(What needs to be done): Set all the material down again unchanged, without the pictures.

(Material for this task):
"""

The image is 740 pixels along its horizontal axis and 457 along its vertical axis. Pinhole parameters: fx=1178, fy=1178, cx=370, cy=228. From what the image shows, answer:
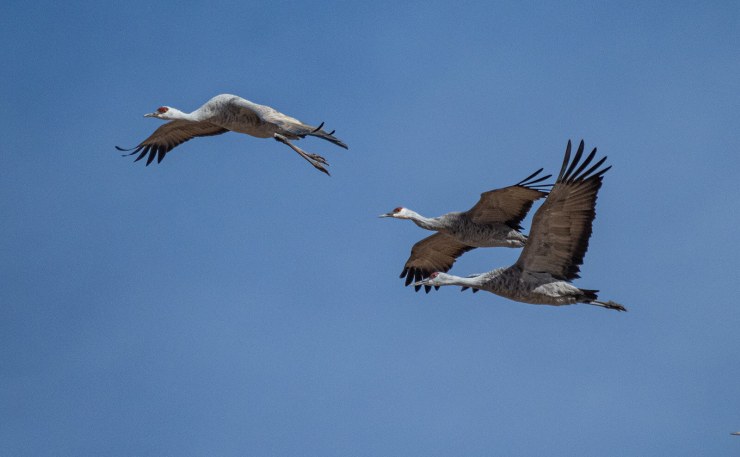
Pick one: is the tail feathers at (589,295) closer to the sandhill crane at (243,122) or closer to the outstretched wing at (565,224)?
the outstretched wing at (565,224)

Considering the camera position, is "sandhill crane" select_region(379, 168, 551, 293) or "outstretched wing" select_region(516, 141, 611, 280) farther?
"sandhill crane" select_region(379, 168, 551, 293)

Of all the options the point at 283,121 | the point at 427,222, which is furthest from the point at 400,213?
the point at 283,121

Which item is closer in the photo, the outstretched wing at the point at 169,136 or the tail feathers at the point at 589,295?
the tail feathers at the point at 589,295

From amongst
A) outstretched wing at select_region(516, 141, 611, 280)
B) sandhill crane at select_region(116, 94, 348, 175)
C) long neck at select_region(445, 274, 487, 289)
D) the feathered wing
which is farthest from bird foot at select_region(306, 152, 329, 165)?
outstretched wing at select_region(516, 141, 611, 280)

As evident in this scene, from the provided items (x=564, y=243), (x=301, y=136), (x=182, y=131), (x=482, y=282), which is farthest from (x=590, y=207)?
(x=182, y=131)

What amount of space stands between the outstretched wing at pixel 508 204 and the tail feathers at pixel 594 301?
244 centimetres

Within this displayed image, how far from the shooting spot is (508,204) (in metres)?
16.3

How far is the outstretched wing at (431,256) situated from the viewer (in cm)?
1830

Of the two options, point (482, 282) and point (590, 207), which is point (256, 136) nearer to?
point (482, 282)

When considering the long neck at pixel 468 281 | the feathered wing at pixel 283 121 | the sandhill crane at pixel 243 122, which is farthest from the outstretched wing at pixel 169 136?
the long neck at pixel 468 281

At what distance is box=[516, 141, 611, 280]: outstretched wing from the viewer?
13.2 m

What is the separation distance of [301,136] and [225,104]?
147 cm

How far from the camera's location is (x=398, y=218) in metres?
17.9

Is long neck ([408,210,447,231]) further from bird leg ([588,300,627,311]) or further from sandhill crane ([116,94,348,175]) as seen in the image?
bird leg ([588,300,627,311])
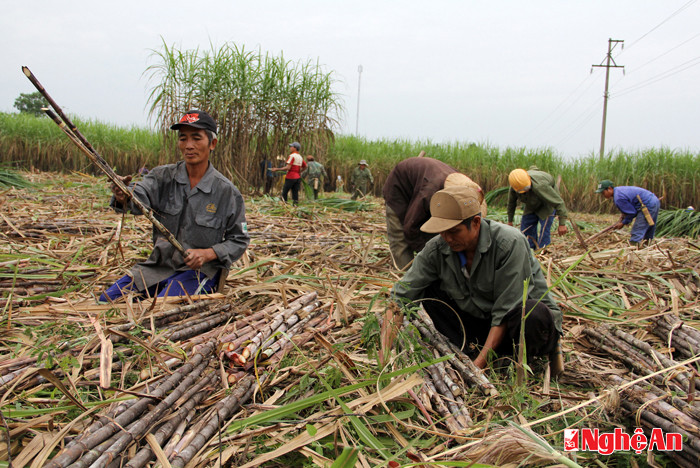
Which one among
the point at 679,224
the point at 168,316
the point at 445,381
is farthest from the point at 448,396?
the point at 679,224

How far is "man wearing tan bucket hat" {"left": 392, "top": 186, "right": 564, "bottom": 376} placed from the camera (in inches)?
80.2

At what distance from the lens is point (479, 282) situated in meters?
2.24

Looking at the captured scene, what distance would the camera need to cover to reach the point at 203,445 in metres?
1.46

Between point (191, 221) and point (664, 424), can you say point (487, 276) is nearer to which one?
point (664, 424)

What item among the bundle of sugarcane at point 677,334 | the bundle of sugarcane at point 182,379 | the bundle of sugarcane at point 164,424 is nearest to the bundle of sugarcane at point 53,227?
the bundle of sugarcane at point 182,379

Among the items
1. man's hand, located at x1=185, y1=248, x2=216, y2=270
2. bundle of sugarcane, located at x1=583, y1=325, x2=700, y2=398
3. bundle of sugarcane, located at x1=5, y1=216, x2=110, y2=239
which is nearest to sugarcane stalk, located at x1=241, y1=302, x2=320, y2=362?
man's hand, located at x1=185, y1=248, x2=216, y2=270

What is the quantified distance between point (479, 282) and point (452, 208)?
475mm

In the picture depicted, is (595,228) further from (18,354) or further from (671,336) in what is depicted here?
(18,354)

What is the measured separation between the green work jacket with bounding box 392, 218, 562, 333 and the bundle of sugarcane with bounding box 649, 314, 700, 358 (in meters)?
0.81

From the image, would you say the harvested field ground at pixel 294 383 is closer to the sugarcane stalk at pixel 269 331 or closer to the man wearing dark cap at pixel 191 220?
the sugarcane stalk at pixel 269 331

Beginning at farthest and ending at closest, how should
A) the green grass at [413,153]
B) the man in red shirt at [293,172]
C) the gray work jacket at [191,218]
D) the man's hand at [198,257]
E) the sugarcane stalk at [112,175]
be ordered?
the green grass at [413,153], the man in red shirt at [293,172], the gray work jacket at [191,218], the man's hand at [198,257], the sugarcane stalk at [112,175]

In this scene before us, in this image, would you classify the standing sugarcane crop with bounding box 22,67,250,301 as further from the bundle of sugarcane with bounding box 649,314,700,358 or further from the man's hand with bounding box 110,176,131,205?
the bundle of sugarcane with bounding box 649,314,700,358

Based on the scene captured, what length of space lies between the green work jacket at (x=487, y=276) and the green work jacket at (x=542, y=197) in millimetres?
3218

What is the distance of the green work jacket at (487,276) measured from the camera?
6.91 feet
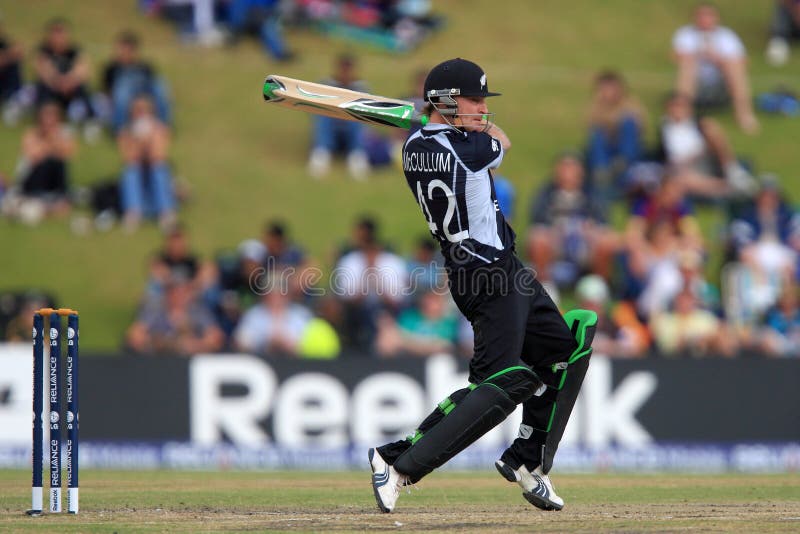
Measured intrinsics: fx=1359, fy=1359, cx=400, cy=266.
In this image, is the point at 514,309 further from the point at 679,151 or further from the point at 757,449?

"""

(Completed exercise):
The image is 740 pixels along its horizontal axis and 457 along its vertical axis. Pinhole parameters: fx=1178, fy=1178, cx=370, cy=228. From what the image shows, answer:
Pick one: is the tail feathers at (589,295) closer to the sandhill crane at (243,122) or closer to the outstretched wing at (565,224)?
the outstretched wing at (565,224)

Considering the camera position, is "sandhill crane" select_region(379, 168, 551, 293) or "outstretched wing" select_region(516, 141, 611, 280) farther?
"sandhill crane" select_region(379, 168, 551, 293)

Of all the options the point at 283,121 | the point at 427,222, which is furthest from the point at 400,213?
the point at 283,121

Which item is closer in the photo, the outstretched wing at the point at 169,136 or the tail feathers at the point at 589,295?
the tail feathers at the point at 589,295

From amongst
A) outstretched wing at select_region(516, 141, 611, 280)
B) sandhill crane at select_region(116, 94, 348, 175)
C) long neck at select_region(445, 274, 487, 289)
D) the feathered wing
which is farthest from bird foot at select_region(306, 152, 329, 165)?
outstretched wing at select_region(516, 141, 611, 280)

As evident in this scene, from the provided items (x=564, y=243), (x=301, y=136), (x=182, y=131), (x=482, y=282), which is farthest from (x=590, y=207)?
(x=182, y=131)

What amount of space stands between the outstretched wing at pixel 508 204 and the tail feathers at pixel 594 301?
244 centimetres

Within this displayed image, how far from the shooting spot is (508,204) (in metres)?
16.3

How far is the outstretched wing at (431,256) situated from the viewer (in cm)?
1830

Of the two options, point (482, 282) and point (590, 207), which is point (256, 136) nearer to?
point (482, 282)

When considering the long neck at pixel 468 281 | the feathered wing at pixel 283 121 | the sandhill crane at pixel 243 122, which is farthest from the outstretched wing at pixel 169 136?
the long neck at pixel 468 281

At what distance is box=[516, 141, 611, 280]: outstretched wing from the viewer?
13.2 m

What is the separation distance of [301,136] and [225,104]?
147 cm

How far from the camera's location is (x=398, y=218) in metres?
17.9

Is long neck ([408,210,447,231]) further from bird leg ([588,300,627,311]) or further from sandhill crane ([116,94,348,175]) as seen in the image?
bird leg ([588,300,627,311])
Which one among
the point at 679,224
the point at 168,316
the point at 445,381
is farthest from the point at 448,396?
the point at 679,224

How far is "man wearing tan bucket hat" {"left": 392, "top": 186, "right": 564, "bottom": 376} placed from the camera (in inches)?
80.2

At what distance from the lens is point (479, 282) situated in meters?
2.24

Looking at the captured scene, what distance would the camera need to cover to reach the point at 203,445 in metres?
1.46

Between point (191, 221) and point (664, 424), can you say point (487, 276) is nearer to which one?
point (664, 424)

What item among the bundle of sugarcane at point 677,334 | the bundle of sugarcane at point 182,379 | the bundle of sugarcane at point 164,424 is nearest to the bundle of sugarcane at point 53,227?
the bundle of sugarcane at point 182,379

Among the items
1. man's hand, located at x1=185, y1=248, x2=216, y2=270
2. bundle of sugarcane, located at x1=583, y1=325, x2=700, y2=398
3. bundle of sugarcane, located at x1=5, y1=216, x2=110, y2=239
which is nearest to sugarcane stalk, located at x1=241, y1=302, x2=320, y2=362?
man's hand, located at x1=185, y1=248, x2=216, y2=270

What is the quantified distance between point (479, 282) and point (452, 208)?
475mm

In the picture depicted, is (595,228) further from (18,354) or further from (671,336) in what is depicted here?
(18,354)

What is the measured separation between the green work jacket with bounding box 392, 218, 562, 333 and the bundle of sugarcane with bounding box 649, 314, 700, 358 (in meters)?
0.81

From the image, would you say the harvested field ground at pixel 294 383 is closer to the sugarcane stalk at pixel 269 331 or closer to the man wearing dark cap at pixel 191 220?
the sugarcane stalk at pixel 269 331

Beginning at farthest and ending at closest, how should
A) the green grass at [413,153]
B) the man in red shirt at [293,172]
C) the gray work jacket at [191,218]
D) the man's hand at [198,257]
E) the sugarcane stalk at [112,175]
be ordered?
the green grass at [413,153], the man in red shirt at [293,172], the gray work jacket at [191,218], the man's hand at [198,257], the sugarcane stalk at [112,175]

In this scene before us, in this image, would you classify the standing sugarcane crop with bounding box 22,67,250,301 as further from the bundle of sugarcane with bounding box 649,314,700,358 or further from the man's hand with bounding box 110,176,131,205?
the bundle of sugarcane with bounding box 649,314,700,358

Based on the scene captured, what length of space lies between the green work jacket at (x=487, y=276) and the green work jacket at (x=542, y=197) in millimetres?
3218

What is the distance of the green work jacket at (487,276) measured from the camera?
6.91 feet
Measured intrinsics: fx=1359, fy=1359, cx=400, cy=266.
In this image, is the point at 514,309 further from the point at 679,151 or further from the point at 757,449?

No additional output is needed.